It has been a while since we have seen a puzzle so let us do a small puzzle today. Actually, this is a very simple puzzle if you have worked with SQL Server for a while. I got an email from one of the readers from the blog post and he wanted me to correct the following query which he had written. Well, I have been working with SQL Server for over 19 years and I often do not remember the syntax and have to look up online. Here is a very simple puzzle for you which involves Aggregate and Subquery.
Important Update: The Workshop is now over and it was one of the landmark workshops, where I shared business secrets of successful Performance Tuning Expert. You can watch the recording of the workshop for a limited period of time. |
Puzzle – Aggregate and Subquery
Here is the query when we run against the AdventureWorks database, it gives us an error. Remember AdventureWorks database is a sample database and you can download and install AdventureWorks over here.
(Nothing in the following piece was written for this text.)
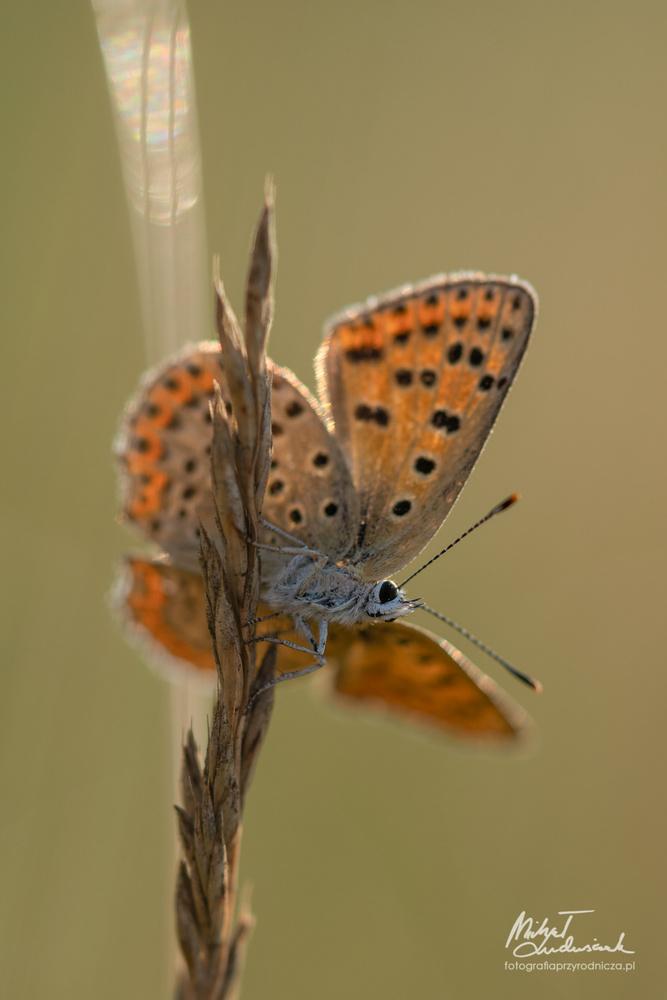 Butterfly by Michał Ludwiczak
USE AdventureWorks2014 GO SELECT pch.StandardCost, p.ProductID FROM Production.ProductCostHistory pch INNER JOIN Production.Product p ON pch.ProductID = p.ProductID WHERE pch.StandardCost > AVG(p.StandardCost) GO
Now when you run the above query, it gives us the following error:
Msg 147, Level 15, State 1, Line 17
An aggregate may not appear in the WHERE clause unless it is in a subquery contained in a HAVING clause or a select list, and the column being aggregated is an outer reference.
Now here is your task, you need to help me to fix the above query. The hint to resolve the query is already in the blog post’s title and in the query error. You need to understand what my query is attempting to do and use the hint which is already pointed out to you. After you successfully fix the query it will produce the following results.
Rules
Well, there are no real rules, as long as you modify my query to get me above results. Please post your query in the comments section below before April 22, 2019. I will keep all the answers hidden till April 22, 2019 11:59:00 PM.
Winner
One Winner will get 1 free seat for my upcoming class, which is worth USD 1000.
SQL Server Performance Tuning Practical Workshop for EVERYONE
Date:Â April 23, 2019, Tuesday
8:00 AM Pacific Time | 11:00 AM Eastern Time
If you do not want to take part in the contest, you can directly register for the class here.
Update: April 23, 2019
The contest is closed and the winning Answer is here:
USE AdventureWorks2014 GO SELECT pch.ProductID, pch.StartDate,pch.EndDate, pch.StandardCost, pch.ModifiedDate FROM Production.ProductCostHistory pch INNER JOIN Production.Product p ON pch.ProductID = p.ProductID WHERE pch.StandardCost > p.StandardCost GO
There is no need for the AVG on the StandardCost as there will be always a single entry for the product. Even if you change the query with group by + having you will still see the query uses the simple join.
Congratulations to the winner Nicholas Månsson. He is very excited to join the SQL Server Performance Tuning Practical Workshop for EVERYONE.
Everyone who participated you got to solve this difficult puzzle so indirectly you are a winner (of knowledge) as well. This was an intense competition with over 500 comments.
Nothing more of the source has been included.